• **Task objective**
All of the records must come back exactly. Please repeat them in full.

• **Records shown**
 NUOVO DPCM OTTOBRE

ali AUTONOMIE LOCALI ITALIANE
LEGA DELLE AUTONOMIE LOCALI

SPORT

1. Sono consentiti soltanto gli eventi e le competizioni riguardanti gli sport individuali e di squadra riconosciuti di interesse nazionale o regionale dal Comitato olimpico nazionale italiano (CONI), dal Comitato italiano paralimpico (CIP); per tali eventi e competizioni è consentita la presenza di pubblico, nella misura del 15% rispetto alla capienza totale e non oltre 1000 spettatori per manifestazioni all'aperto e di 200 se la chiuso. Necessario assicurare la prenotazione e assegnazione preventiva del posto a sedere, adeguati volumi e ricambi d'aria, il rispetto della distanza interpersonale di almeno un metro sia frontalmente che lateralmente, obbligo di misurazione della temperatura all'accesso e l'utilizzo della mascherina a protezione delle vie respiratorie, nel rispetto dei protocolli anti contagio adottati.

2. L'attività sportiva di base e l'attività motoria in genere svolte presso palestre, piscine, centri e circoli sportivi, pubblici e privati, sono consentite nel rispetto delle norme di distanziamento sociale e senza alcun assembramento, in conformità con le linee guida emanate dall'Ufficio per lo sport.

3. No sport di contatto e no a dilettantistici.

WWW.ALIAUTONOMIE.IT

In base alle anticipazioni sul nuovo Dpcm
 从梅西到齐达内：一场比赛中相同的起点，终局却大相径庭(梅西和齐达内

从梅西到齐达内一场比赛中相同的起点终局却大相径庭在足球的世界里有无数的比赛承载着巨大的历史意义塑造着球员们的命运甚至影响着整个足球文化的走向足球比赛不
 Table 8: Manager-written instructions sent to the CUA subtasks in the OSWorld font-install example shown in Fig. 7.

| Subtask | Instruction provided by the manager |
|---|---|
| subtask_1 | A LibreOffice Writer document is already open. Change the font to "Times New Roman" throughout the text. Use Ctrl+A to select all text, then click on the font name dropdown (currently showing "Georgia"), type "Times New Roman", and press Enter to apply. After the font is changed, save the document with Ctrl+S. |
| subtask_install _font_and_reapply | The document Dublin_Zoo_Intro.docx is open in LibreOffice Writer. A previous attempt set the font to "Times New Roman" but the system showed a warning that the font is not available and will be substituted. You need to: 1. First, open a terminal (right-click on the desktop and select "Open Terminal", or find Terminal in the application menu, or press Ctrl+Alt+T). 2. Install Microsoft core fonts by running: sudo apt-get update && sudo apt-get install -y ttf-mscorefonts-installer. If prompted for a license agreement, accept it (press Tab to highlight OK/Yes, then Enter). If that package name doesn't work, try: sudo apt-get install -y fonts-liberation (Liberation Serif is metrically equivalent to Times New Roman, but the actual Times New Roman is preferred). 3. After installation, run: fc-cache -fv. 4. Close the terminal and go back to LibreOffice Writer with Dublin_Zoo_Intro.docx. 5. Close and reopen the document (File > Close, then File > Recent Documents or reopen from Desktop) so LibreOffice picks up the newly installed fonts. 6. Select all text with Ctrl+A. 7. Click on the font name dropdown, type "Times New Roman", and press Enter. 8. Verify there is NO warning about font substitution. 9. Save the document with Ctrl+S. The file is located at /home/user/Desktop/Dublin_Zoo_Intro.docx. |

• **Exercise output**
 NUOVO DPCM OTTOBRE

ali AUTONOMIE LOCALI ITALIANE
LEGA DELLE AUTONOMIE LOCALI

SPORT

1. Sono consentiti soltanto gli eventi e le competizioni riguardanti gli sport individuali e di squadra riconosciuti di interesse nazionale o regionale dal Comitato olimpico nazionale italiano (CONI), dal Comitato italiano paralimpico (CIP); per tali eventi e competizioni è consentita la presenza di pubblico, nella misura del 15% rispetto alla capienza totale e non oltre 1000 spettatori per manifestazioni all'aperto e di 200 se la chiuso. Necessario assicurare la prenotazione e assegnazione preventiva del posto a sedere, adeguati volumi e ricambi d'aria, il rispetto della distanza interpersonale di almeno un metro sia frontalmente che lateralmente, obbligo di misurazione della temperatura all'accesso e l'utilizzo della mascherina a protezione delle vie respiratorie, nel rispetto dei protocolli anti contagio adottati.

2. L'attività sportiva di base e l'attività motoria in genere svolte presso palestre, piscine, centri e circoli sportivi, pubblici e privati, sono consentite nel rispetto delle norme di distanziamento sociale e senza alcun assembramento, in conformità con le linee guida emanate dall'Ufficio per lo sport.

3. No sport di contatto e no a dilettantistici.

WWW.ALIAUTONOMIE.IT

In base alle anticipazioni sul nuovo Dpcm
 从梅西到齐达内：一场比赛中相同的起点，终局却大相径庭(梅西和齐达内

从梅西到齐达内一场比赛中相同的起点终局却大相径庭在足球的世界里有无数的比赛承载着巨大的历史意义塑造着球员们的命运甚至影响着整个足球文化的走向足球比赛不
 Table 8: Manager-written instructions sent to the CUA subtasks in the OSWorld font-install example shown in Fig. 7.

| Subtask | Instruction provided by the manager |
|---|---|
| subtask_1 | A LibreOffice Writer document is already open. Change the font to "Times New Roman" throughout the text. Use Ctrl+A to select all text, then click on the font name dropdown (currently showing "Georgia"), type "Times New Roman", and press Enter to apply. After the font is changed, save the document with Ctrl+S. |
| subtask_install _font_and_reapply | The document Dublin_Zoo_Intro.docx is open in LibreOffice Writer. A previous attempt set the font to "Times New Roman" but the system showed a warning that the font is not available and will be substituted. You need to: 1. First, open a terminal (right-click on the desktop and select "Open Terminal", or find Terminal in the application menu, or press Ctrl+Alt+T). 2. Install Microsoft core fonts by running: sudo apt-get update && sudo apt-get install -y ttf-mscorefonts-installer. If prompted for a license agreement, accept it (press Tab to highlight OK/Yes, then Enter). If that package name doesn't work, try: sudo apt-get install -y fonts-liberation (Liberation Serif is metrically equivalent to Times New Roman, but the actual Times New Roman is preferred). 3. After installation, run: fc-cache -fv. 4. Close the terminal and go back to LibreOffice Writer with Dublin_Zoo_Intro.docx. 5. Close and reopen the document (File > Close, then File > Recent Documents or reopen from Desktop) so LibreOffice picks up the newly installed fonts. 6. Select all text with Ctrl+A. 7. Click on the font name dropdown, type "Times New Roman", and press Enter. 8. Verify there is NO warning about font substitution. 9. Save the document with Ctrl+S. The file is located at /home/user/Desktop/Dublin_Zoo_Intro.docx. |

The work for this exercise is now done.